Remembering The Swamp Fox

Every baseball fan knows about the so-called "Shot Heard Around the World," on Oct. 3, 1951, when Bobby Thomson of the New York Giants hit a three-run homer in the ninth inning to given the Giants a 5-4 victory in the final game of a National League playoff series against their crosstown rivals, the Brooklyn Dodgers.
Not so many people remember that the come-from-behind rally that Thomson ended so dramatically began with a single to right field by Giants captain and shortstop Alvin Dark, who died Nov. 13 at the age of 92 of complications from Alzheimer's disease.
He'd made a name for himself well before he was signed to a big league contract. After graduating from Lake Charles High School, he became an All-SEC halfback at LSU — where his heroics against Ole Miss in 1942 were almost as legendary as Billy Cannon's famous run. LSU won 21-7, as Dark ran for two touchdowns, one 70 yards and one 46 yards, and as a punter dropped the ball inside the Rebel two yard line three times.
After that season he joined the Marines and was sent to the Southwestern Louisiana Institute (UL-Lafayette today) as part of the V-12 officer training program. He led the SLI Bulldogs to an undefeated season and their first bowl game, which they won. He was drafted by the Philadelphia Eagles of the National Football League in 1945, but he chose baseball when he came home from the Pacific after World War II. 
I met him, by accident, when I was a teenager in Lake Charles. His home was on the back nine of the country club golf course (which I got to play because I was a lifeguard there) and I sliced a drive into his back yard. He picked up the ball, tossed it into the middle of the course and said, "Nice shot, kid."
I met him on several other occasions and remember him as a soft-spoken, self-effacing man.
Dark played in the major leagues as a shortstop and third baseman for 14 seasons, hitting above .400 twice in the World Series, in 1951 and 1954. He began his career with the then-Boston Braves and was the National League Rookie of the Year in 1948, when he helped lead the Braves to the team's first World Series in 34 years.
He was traded to the Giants after that season and was named team captain by manager Leo Durocher, who called him "the cement that holds the ball club together." In 1956 he was traded to the St.
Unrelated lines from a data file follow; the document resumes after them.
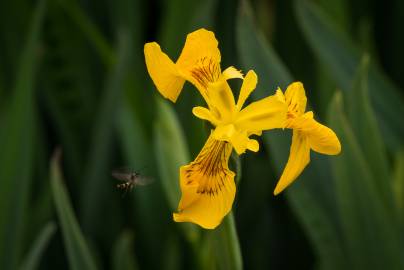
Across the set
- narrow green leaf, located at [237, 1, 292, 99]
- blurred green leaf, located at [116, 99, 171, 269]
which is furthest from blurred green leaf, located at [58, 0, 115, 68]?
narrow green leaf, located at [237, 1, 292, 99]

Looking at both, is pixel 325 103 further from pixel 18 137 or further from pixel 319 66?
pixel 18 137

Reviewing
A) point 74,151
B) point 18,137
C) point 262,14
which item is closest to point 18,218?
point 18,137

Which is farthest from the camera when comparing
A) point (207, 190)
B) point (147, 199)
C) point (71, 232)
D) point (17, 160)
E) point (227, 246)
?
point (147, 199)

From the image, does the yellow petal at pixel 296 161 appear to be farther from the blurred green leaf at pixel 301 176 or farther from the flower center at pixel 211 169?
the blurred green leaf at pixel 301 176

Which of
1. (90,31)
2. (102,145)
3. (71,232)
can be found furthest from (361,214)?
(90,31)

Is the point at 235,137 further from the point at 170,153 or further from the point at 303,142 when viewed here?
the point at 170,153

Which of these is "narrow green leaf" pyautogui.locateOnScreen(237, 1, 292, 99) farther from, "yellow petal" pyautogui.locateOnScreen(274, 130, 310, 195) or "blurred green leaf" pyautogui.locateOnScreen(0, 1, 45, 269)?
"yellow petal" pyautogui.locateOnScreen(274, 130, 310, 195)

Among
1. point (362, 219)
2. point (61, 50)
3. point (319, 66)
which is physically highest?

Louis Cardinals, to the Chicago Cubs in 1959, and to the Philadelphia Phillies in 1960, then back to the Braves (by then playing in Milwaukee), then back to the Giants (who had moved to San Francisco, who wanted him as a manager rather than a player).  
He led the league in double plays three times during his playing career and was also the first shortstop to hit 20 or more home runs in each of three seasons. Fellow players nicknamed him "The Swamp Fox."
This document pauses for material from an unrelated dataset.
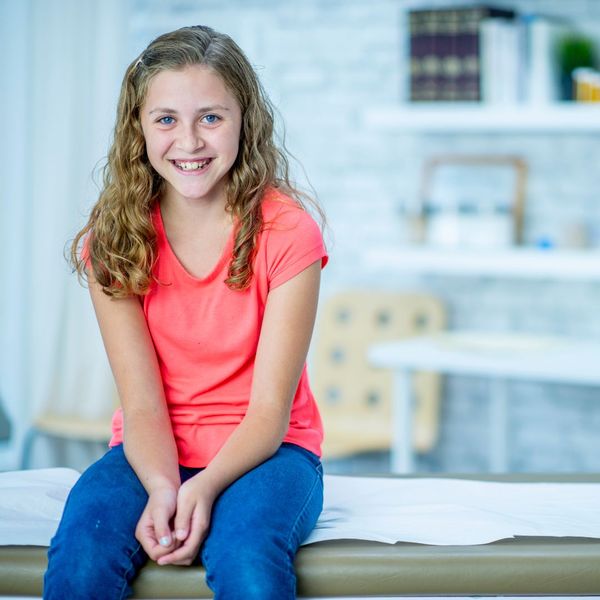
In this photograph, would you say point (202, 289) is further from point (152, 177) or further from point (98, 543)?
point (98, 543)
As manager, he won the National League pennant with the Giants in 1962 but lost the World Series against the Yankees in seven games. 
In 1965 he became an assistant to Charlie Finley, owner of the Kansas City Athletics, and became the A's manager the next year., He was hired to manage the Cleveland Indians in 1968, then rehired by Finley (who had moved the A's to Oakland), where in 1974 he became one of only three managers to win league championships in both the National and American leagues. That year he led Oakland to the World Series championship. He finished his managerial career in 1978 with the San Diego Padres.
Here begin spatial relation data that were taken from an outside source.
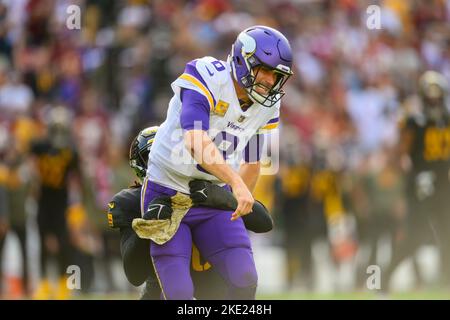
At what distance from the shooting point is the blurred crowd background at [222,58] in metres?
12.3

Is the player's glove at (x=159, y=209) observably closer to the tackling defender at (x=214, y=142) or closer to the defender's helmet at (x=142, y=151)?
the tackling defender at (x=214, y=142)

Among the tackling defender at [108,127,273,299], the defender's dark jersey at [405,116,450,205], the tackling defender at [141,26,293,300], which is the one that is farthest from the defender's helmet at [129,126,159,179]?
the defender's dark jersey at [405,116,450,205]

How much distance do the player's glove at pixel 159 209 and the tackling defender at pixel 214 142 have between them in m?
0.07

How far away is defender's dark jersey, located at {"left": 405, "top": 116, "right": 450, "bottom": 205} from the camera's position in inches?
439

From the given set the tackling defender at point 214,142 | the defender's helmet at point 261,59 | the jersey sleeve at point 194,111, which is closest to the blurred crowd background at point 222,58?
the tackling defender at point 214,142

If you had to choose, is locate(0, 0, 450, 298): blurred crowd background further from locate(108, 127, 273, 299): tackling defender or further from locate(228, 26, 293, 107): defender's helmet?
locate(228, 26, 293, 107): defender's helmet

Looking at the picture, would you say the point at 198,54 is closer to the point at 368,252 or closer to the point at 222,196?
the point at 368,252

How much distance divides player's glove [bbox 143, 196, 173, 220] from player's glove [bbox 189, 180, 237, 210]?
142 millimetres

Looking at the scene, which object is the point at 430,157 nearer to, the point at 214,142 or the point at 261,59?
the point at 214,142

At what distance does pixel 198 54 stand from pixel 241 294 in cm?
829

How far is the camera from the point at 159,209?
565 centimetres

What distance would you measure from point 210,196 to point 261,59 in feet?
2.63

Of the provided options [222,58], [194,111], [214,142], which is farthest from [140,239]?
[222,58]

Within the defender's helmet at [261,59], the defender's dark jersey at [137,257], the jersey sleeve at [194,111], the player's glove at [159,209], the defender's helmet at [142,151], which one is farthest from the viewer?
the defender's helmet at [142,151]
In the 1980s, he helped develop minor league players for the Cubs and then the White Sox.
There were some rocky moments during his career — controversial remarks about black and Latino players were attributed to him in the summer of 1964. He said he was misquoted. Giants captain Willie Mays defended him. Felipe Alou, who, incidentally, played for the Lake Charles minor league team in the middle 1950s, called him "a very nice man," but one who was "totally separated from the reality of the world."
I don't know about that, but I do know he left his mark as a player and manager. In a 1969 poll, Giants fans picked Dark as the greatest shortstop in team history.